Castaña sabe que su presencia atrae a la gente, y no disimula cuando lo encasillan como sciolista. “Soy amigo de Daniel, y si me propone ser parte de su equipo de gestión, iría sin problemas”, señala a La Tecla cuando se lo consulta sobre si le agradaría trabajar para Scioli.
Ambos se tiran flores. El Gobernador y el cantante se alaban mutuamente en cada declaración. “La mirada de un personaje de la experiencia de Cacho, siempre suma”, dijo el mandatario provincial. Por estos días el popular cantautor descansa en el hotel Los Troncos de Mar del Plata. No obstante, mantiene su celular encendido, por si su amigo lo necesita.
A Cacho Castaña se lo ve metido de lleno en la política. Opina y comenta sobre las cuestiones cotidianas, como la educación, la inclusión social y la inseguridad. Si bien en un momento tuvo que sortear críticas por un comentario que realizó sobre el sensible tema de la seguridad, el cantante no se corrió de la escena y responde con sinceridad.
“No me corro de la actualidad, y tampoco me arrepiento de lo que dije; fijate que la vez que hablé de política me dieron por las costillas. Me metí en un bolonqui groso, pero me hago cargo de todo, porque así soy yo. De cualquier manera, uno trata de involucrarse dentro de lo que puede”, afirma.

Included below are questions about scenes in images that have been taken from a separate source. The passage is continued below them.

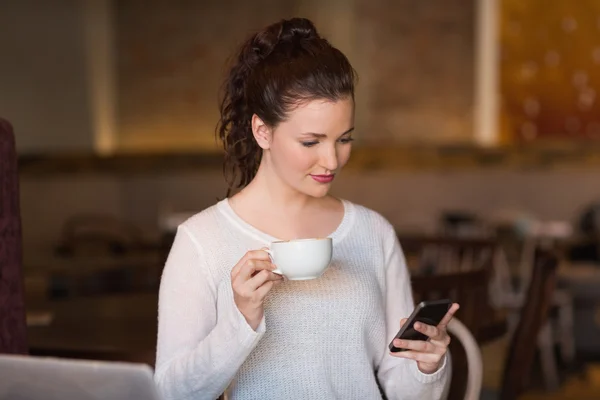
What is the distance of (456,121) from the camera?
7355 mm

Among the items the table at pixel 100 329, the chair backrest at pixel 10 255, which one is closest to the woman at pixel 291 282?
the chair backrest at pixel 10 255

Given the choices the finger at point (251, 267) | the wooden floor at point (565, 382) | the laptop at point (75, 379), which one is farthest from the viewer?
the wooden floor at point (565, 382)

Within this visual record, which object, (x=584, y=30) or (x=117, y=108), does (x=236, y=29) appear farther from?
(x=584, y=30)

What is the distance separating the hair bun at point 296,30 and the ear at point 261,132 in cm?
16

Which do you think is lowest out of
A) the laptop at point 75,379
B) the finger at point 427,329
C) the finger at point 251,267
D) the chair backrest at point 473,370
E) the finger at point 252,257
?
the chair backrest at point 473,370

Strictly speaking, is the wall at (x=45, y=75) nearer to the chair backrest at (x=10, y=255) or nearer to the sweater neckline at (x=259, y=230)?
the chair backrest at (x=10, y=255)

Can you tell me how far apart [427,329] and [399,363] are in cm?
30

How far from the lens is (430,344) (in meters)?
1.61

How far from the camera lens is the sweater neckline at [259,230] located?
5.87 ft

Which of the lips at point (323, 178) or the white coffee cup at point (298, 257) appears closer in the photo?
the white coffee cup at point (298, 257)

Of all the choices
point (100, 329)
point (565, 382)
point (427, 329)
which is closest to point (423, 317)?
point (427, 329)

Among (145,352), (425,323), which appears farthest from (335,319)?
(145,352)

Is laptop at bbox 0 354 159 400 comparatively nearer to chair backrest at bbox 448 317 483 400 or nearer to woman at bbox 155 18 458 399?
woman at bbox 155 18 458 399

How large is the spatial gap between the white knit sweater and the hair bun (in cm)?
34
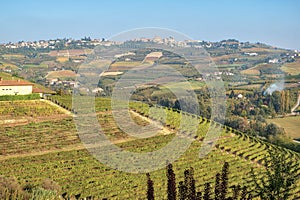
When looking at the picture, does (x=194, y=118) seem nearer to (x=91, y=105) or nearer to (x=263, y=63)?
(x=91, y=105)

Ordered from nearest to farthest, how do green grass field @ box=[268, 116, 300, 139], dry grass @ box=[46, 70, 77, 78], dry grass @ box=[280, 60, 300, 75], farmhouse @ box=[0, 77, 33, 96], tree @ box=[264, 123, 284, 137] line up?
1. farmhouse @ box=[0, 77, 33, 96]
2. tree @ box=[264, 123, 284, 137]
3. green grass field @ box=[268, 116, 300, 139]
4. dry grass @ box=[46, 70, 77, 78]
5. dry grass @ box=[280, 60, 300, 75]

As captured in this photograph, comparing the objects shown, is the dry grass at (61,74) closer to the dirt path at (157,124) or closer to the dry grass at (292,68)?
the dry grass at (292,68)

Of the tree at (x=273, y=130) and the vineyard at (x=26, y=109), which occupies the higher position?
the vineyard at (x=26, y=109)

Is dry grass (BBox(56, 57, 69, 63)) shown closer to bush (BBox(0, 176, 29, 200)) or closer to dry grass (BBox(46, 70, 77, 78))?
dry grass (BBox(46, 70, 77, 78))

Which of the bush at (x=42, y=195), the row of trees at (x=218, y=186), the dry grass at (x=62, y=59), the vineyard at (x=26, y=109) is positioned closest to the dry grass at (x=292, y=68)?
the dry grass at (x=62, y=59)

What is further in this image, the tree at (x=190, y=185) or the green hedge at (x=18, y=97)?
the green hedge at (x=18, y=97)

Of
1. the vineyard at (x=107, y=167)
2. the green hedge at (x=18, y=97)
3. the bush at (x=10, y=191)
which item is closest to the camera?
the bush at (x=10, y=191)

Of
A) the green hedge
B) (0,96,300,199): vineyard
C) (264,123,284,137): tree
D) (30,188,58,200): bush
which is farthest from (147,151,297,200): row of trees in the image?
(264,123,284,137): tree
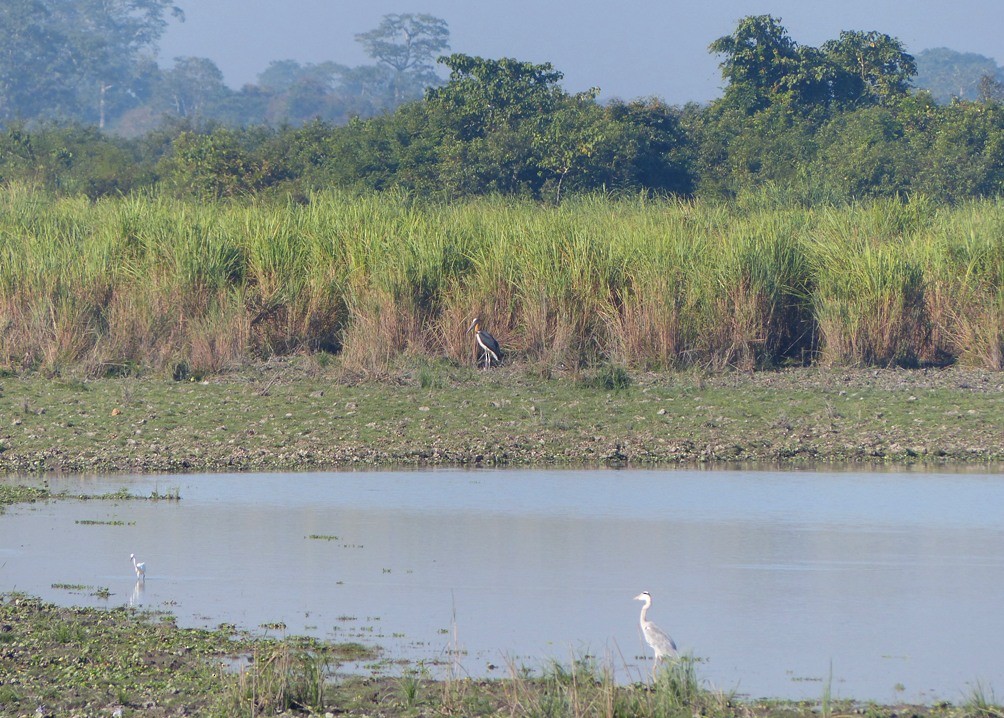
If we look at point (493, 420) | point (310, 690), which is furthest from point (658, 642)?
point (493, 420)

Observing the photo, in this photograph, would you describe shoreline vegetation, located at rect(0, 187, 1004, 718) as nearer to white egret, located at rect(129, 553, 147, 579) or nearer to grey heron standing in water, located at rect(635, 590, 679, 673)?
white egret, located at rect(129, 553, 147, 579)

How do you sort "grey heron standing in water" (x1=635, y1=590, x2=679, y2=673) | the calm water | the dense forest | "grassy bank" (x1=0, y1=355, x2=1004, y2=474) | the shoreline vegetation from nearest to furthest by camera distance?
"grey heron standing in water" (x1=635, y1=590, x2=679, y2=673), the calm water, "grassy bank" (x1=0, y1=355, x2=1004, y2=474), the shoreline vegetation, the dense forest

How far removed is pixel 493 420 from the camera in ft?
42.4

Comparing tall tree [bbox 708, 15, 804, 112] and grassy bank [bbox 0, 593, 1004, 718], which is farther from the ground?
tall tree [bbox 708, 15, 804, 112]

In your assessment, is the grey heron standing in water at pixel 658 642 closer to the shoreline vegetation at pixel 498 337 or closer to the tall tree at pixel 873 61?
the shoreline vegetation at pixel 498 337

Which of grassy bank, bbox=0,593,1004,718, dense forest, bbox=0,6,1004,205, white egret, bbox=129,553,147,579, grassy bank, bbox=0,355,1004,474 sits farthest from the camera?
dense forest, bbox=0,6,1004,205

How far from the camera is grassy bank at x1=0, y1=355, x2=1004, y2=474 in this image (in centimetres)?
1191

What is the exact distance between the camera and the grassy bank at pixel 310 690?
199 inches

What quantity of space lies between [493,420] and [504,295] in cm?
324

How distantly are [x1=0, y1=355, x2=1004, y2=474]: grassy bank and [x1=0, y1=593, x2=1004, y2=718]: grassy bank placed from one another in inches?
223

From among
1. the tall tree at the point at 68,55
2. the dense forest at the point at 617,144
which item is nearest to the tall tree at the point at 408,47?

El cantautor también indica que no siente la necesidad de tomar posición política en el escenario, ya que los artistas tienen que priorizar al público. “La gente sabe cómo soy yo, no creo que haga falta andar gritando a los cuatro vientos lo que pienso”, añade.
Sin embargo, no niega que hoy está “jugando” con el gobernador Scioli; tanto es así que lo postula como el mejor candidato para las elecciones de 2015.
“Lo mío es algo para pasarla bien, no es para pasarla mal; la política a veces es bastante rara”, expresa Cacho. No obstante, sabe que después de estas declaraciones puede que el mundo del espectáculo y el de la política se vean revolucionados.